Douglas Eby focuses on Michelle Williams’ recent portrayal of Marilyn in an article for PsychCentral:
“Michelle Williams devoted some ten months to researching Marilyn Monroe for her acclaimed performance in ‘My Week With Marilyn.’
Producer Harvey Weinstein said he was impressed at the level of Williams’ preparation, how she could quote passages from Maurice Zolotow’s biography on Monroe.
‘Michelle researches a role like no one I’ve ever encountered,’ Weinstein wrote in an email. ‘She watched and studied the movies and photos; she read every book, every biography.… She could describe how Marilyn wiggled and winked while quoting some of her best lines, [like] when she teased that she was nude by saying, “I have nothing on but the radio.’” …
Williams probably also read: My Story, the autobiography by Marilyn Monroe.
She commented in an interview, ‘So I lived with her, and I never stopped trying to find more information. Even on set, on the 10-minute breaks, I would be back poring through photos or with my earphones in watching a movie. I was obsessed. I was on the trail of something. There were clues, and I had to solve a mystery.’
From my Inner Actor post Michelle Williams on Interpreting Marilyn Monroe.”

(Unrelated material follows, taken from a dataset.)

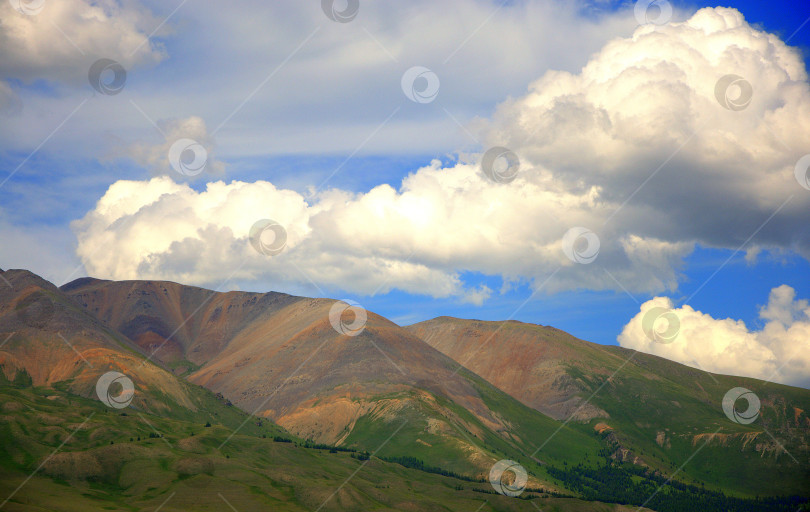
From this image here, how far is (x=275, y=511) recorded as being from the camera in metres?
198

‘One of the many elements of My Week With Marilyn that I appreciated was the depiction of the emotional challenges Monroe suffered from the onslaught of fame and media attention.’ Eby explores this theme further in another article, ‘Actor’s Privacy and The Dark Side of Fame‘, with reference to ‘Through Your Own Grievous Fault’, an essay by Ayn Rand written shortly after Marilyn died.